Capitolo XVI: De liberalitate et parsimonia
[…] e' sarebbe bene essere tenuto liberale. Nondimanco la liberalità, usata in modo
che tu sia tenuto, ti offende: perché, se la si usa virtuosamente e come la si debbe
usare, la non fia conosciuta e non ti cascherà la 'nfamia del suo contrario; e però, a
volersi mantenere in fra li uomini el nome di liberale, è necessario non lasciare
indreto alcuna qualità di suntuosità: talmente che sempre uno principe così fatto
consumerà in simili opere tutte le sua facultà; e sarà necessitato alla fine, se si vorrà
mantenere el nome del liberale, gravare e' populi estraordinariamente ed essere
fiscale e fare tutte quelle cose che si possono fare per avere danari; il che comincerà
a farlo odioso a' sudditi, o poco stimare da ciascuno divenendo povero.

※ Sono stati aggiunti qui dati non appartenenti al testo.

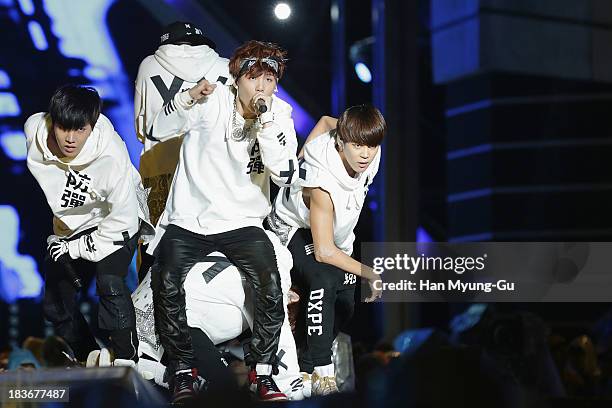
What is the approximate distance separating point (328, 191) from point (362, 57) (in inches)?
102

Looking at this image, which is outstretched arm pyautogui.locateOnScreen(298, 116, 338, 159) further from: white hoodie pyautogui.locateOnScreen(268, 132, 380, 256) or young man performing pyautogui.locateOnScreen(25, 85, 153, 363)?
young man performing pyautogui.locateOnScreen(25, 85, 153, 363)

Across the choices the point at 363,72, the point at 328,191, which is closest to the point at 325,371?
the point at 328,191

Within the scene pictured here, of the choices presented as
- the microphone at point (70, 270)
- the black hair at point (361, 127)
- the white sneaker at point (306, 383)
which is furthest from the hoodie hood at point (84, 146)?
the white sneaker at point (306, 383)

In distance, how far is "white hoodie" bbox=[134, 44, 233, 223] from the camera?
3312 mm

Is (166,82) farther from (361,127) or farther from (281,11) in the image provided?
(281,11)

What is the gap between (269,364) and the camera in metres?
2.76

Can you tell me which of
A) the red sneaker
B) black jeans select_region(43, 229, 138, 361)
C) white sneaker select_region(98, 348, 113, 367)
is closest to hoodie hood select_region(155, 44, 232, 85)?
black jeans select_region(43, 229, 138, 361)

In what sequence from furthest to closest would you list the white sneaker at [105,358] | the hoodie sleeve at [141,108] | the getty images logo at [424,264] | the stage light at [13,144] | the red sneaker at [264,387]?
the getty images logo at [424,264]
the stage light at [13,144]
the hoodie sleeve at [141,108]
the white sneaker at [105,358]
the red sneaker at [264,387]

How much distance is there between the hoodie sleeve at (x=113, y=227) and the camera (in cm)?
292

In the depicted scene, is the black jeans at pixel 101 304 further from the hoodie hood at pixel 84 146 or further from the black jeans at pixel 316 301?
the black jeans at pixel 316 301

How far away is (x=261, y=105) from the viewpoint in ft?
9.07

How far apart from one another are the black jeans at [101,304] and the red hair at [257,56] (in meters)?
0.64

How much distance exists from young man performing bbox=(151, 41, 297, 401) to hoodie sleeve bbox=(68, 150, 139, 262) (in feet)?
0.38

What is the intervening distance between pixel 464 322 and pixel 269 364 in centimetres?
58
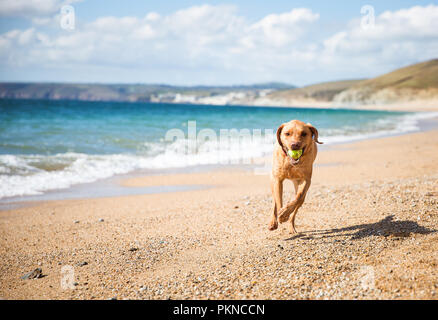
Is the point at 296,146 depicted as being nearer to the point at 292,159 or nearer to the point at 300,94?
the point at 292,159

Capitolo XVII: De crudelitate et pietate; et an sit melius amari quam timeri,vel e
contra
[…] ciascuno principe debbe desiderare di essere tenuto piatoso e non crudele:
nondimanco debbe avvertire di non usare male questa pietà. Era tenuto Cesare
Borgia crudele: nondimanco quella sua crudeltà aveva racconcia la Romagna,
unitola, ridottola in pace e in fede. Il che se si considera bene, si vedrà quello essere
stato molto più piatoso che il populo fiorentino, il quale, per fuggire il nome di
crudele, lasciò distruggere Pistoia. Debbe pertanto uno principe non si curare della
infamia del crudele per tenere e' sudditi sua uniti e in fede: perché con pochissimi
esempli sarà più pietoso che quelli e' quali per troppa pietà lasciono seguire e'
disordini, di che ne nasca uccisioni o rapine; perché queste sogliono offendere una
universalità intera, e quelle esecuzioni che vengono dal principe offendono uno
particulare. E in fra tutti e' principi al principe nuovo è impossibile fuggire il
nome di crudele, per essere gli stati nuovi pieni di pericoli.

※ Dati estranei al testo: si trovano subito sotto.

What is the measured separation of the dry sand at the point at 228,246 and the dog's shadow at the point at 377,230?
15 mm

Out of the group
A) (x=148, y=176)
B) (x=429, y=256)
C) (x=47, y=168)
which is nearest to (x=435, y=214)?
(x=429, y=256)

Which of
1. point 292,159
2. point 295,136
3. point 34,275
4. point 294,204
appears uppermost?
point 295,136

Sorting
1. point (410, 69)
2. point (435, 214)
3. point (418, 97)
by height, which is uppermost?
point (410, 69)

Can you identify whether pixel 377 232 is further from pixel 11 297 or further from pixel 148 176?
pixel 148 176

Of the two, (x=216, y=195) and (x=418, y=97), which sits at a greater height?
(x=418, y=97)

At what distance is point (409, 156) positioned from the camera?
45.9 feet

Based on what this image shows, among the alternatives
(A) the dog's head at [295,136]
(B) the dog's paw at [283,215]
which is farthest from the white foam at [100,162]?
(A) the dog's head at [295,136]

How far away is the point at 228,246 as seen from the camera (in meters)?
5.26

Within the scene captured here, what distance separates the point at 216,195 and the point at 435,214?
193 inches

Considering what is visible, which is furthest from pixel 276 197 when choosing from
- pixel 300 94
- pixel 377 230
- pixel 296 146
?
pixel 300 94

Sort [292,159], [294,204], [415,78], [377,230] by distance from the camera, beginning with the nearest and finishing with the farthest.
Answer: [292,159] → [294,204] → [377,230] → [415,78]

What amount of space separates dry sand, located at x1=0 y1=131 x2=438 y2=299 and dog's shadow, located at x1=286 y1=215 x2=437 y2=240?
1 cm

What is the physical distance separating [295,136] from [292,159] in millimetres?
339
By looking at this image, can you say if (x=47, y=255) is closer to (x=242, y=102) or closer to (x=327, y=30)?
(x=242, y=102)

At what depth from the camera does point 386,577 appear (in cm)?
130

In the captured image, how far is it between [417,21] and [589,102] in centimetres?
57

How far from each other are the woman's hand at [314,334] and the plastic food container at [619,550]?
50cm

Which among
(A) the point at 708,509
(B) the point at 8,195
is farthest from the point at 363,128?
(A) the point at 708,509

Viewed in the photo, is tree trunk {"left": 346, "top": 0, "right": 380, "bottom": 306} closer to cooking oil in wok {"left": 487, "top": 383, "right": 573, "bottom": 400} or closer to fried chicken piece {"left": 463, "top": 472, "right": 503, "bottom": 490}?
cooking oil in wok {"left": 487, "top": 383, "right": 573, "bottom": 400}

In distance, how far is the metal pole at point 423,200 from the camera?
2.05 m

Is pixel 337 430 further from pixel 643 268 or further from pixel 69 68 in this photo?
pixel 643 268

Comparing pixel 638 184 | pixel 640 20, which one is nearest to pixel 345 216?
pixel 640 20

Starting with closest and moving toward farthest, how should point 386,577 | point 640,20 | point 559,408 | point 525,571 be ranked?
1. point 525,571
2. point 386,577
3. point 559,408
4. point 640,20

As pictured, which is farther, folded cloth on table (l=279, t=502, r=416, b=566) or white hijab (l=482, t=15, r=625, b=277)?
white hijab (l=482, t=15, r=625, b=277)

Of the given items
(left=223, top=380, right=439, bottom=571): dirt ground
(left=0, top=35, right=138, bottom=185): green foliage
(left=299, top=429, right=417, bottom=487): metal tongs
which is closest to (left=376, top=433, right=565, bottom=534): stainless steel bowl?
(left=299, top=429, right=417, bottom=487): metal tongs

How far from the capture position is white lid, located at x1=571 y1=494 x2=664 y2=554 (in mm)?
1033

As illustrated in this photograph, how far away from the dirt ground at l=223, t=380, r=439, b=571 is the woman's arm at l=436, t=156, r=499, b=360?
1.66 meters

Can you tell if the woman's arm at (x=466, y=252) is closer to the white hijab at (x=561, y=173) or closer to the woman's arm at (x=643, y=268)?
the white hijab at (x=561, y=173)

XVIII Quomodo fides a principibus sit servanda
Quanto sia laudabile in uno principe il mantenere la fede e vivere con integrità e
non con astuzia, ciascuno lo intende; nondimanco si vede per esperienza ne' nostri
tempi quelli principi avere fatto gran cose, che della fede hanno tenuto poco conto
che della fede hanno tenuto poco conto e che hanno saputo con l'astuzia aggirare e'
cervelli delli uomini: e alla fine hanno superato quelli che si sono fondati in su la
realtà.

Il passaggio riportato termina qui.